## Exercise passage
####################

Skip to content
Reviews

Review: The Jesus and Mary Chain Correct Their Course on the Satisfying Damage and Joy

Just think of the legacy of Jim and William Reid, the two brothers helming the Jesus and Mary Chain for more than 30 years of hurts-so-good rock. Since the band’s breakthrough wall-of-noise 1985 debut Psychocandy, which traded in gorgeous melodies and blistering fuzz, the Mary Chain had the expectations of their groundbreaking sound to live up to–explosive outbursts and pop gestures as reliant on their knowledge of psychedelic history as much the aggressively apathetic can-do of Scotland in the ’80s. They split after the 1998 album Munki, itself as big a disappointment to their original vibe as anything they’d released since Psychocandy. What happens in between is, for a fresh generation of 33 1/3 readers, beside the point. JAMC is back now, amid a field of re-ignited shoegaze spark plugs that includes My Bloody Valentine, Slowdive, and Ride, all of them benefitting from a new generation of listeners.

On Damage and Joy, the first Jesus and Mary Chain album in nearly two decades, the brothers and company aim to right the band’s course, even reaching into their back catalog to rework previous material. The result is a satisfying if not uneven release that never drags in its lament, looking toward the next ballad lost among the chaos. Richly produced fuzzed-face guitars and clattering percussion accentuate the band’s classic noise-pop formula without ever feeling staid. (There’s a tambourine on all but one song, too.) As fucked up as they get, they never overstay their welcome, a talent perfected back when they were doing 20-minute sets of reckless violence or debilitating inebriation.

####################

## Activity 1
Extract the passage of the review starting with "On Damage and" and going on through "or debilitating inebriation.".
## Activity 2
According to the review, after which album did the Jesus and Mary Chain split?
## Activity 3
List every Jesus and Mary Chain album the review names.
The lines after this note are separate material, unrelated to the review.

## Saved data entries
####################

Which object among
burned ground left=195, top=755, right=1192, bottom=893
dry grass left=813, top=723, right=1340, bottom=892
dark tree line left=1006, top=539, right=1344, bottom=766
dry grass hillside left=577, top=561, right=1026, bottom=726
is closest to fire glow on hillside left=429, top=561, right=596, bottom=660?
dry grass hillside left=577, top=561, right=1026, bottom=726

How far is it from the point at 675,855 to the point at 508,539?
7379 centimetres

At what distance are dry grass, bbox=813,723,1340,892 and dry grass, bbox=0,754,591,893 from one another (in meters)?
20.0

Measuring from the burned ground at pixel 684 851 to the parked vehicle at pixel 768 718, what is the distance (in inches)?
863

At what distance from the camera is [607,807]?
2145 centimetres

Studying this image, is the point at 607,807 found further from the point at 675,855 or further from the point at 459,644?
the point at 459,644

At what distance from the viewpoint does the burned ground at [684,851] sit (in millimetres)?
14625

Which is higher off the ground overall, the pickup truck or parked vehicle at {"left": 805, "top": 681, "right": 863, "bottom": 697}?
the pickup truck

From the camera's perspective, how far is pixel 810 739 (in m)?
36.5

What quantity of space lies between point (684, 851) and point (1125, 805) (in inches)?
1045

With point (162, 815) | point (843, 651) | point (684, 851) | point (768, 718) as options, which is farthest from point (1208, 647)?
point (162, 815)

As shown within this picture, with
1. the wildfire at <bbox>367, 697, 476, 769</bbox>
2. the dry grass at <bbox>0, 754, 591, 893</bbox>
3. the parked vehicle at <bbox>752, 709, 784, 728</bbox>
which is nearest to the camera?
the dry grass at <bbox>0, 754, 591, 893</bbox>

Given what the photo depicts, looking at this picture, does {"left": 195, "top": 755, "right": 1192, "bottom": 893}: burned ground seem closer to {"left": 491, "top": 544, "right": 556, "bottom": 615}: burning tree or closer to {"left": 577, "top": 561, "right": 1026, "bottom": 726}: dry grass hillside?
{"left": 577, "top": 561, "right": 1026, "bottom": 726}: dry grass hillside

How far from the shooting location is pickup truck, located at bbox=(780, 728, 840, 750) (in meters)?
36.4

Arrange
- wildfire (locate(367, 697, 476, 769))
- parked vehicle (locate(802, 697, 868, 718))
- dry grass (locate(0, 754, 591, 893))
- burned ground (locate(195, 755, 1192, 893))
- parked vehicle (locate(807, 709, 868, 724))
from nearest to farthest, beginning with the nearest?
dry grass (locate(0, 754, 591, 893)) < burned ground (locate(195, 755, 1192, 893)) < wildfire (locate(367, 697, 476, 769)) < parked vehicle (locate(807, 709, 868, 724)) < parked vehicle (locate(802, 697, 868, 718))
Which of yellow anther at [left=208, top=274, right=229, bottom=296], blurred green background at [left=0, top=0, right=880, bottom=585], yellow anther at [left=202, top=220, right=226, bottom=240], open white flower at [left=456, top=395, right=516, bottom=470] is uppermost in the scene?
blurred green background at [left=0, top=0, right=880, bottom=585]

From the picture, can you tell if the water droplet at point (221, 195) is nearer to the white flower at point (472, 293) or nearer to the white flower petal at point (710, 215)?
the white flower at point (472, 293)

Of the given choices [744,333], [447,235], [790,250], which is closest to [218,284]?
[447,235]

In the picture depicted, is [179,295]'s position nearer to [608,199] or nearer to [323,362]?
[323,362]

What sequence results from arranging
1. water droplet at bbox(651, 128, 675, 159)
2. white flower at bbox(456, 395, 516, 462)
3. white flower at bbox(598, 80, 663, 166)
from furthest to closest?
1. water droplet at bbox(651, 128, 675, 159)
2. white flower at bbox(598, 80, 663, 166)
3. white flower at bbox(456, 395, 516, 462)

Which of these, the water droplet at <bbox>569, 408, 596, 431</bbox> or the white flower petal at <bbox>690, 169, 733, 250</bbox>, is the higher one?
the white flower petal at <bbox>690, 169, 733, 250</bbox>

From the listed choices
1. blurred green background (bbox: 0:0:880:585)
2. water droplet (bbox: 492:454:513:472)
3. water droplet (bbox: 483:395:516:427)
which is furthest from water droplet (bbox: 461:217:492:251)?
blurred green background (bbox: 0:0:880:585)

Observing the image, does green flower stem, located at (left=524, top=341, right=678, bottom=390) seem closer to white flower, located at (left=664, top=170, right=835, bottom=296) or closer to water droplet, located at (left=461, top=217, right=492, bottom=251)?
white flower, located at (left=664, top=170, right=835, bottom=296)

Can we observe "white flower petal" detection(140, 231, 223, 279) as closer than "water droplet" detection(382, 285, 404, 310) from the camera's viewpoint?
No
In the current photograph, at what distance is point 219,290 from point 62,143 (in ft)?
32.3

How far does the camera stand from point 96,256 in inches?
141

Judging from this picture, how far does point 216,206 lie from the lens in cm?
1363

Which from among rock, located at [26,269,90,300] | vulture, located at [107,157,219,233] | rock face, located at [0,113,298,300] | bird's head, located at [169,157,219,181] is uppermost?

####################

## Written answer 1
On Damage and Joy, the first Jesus and Mary Chain album in nearly two decades, the brothers and company aim to right the band’s course, even reaching into their back catalog to rework previous material. The result is a satisfying if not uneven release that never drags in its lament, looking toward the next ballad lost among the chaos. Richly produced fuzzed-face guitars and clattering percussion accentuate the band’s classic noise-pop formula without ever feeling staid. (There’s a tambourine on all but one song, too.) As fucked up as they get, they never overstay their welcome, a talent perfected back when they were doing 20-minute sets of reckless violence or debilitating inebriation.

## Written answer 2
Munki, released in 1998.

## Written answer 3
Psychocandy, Munki, Damage and Joy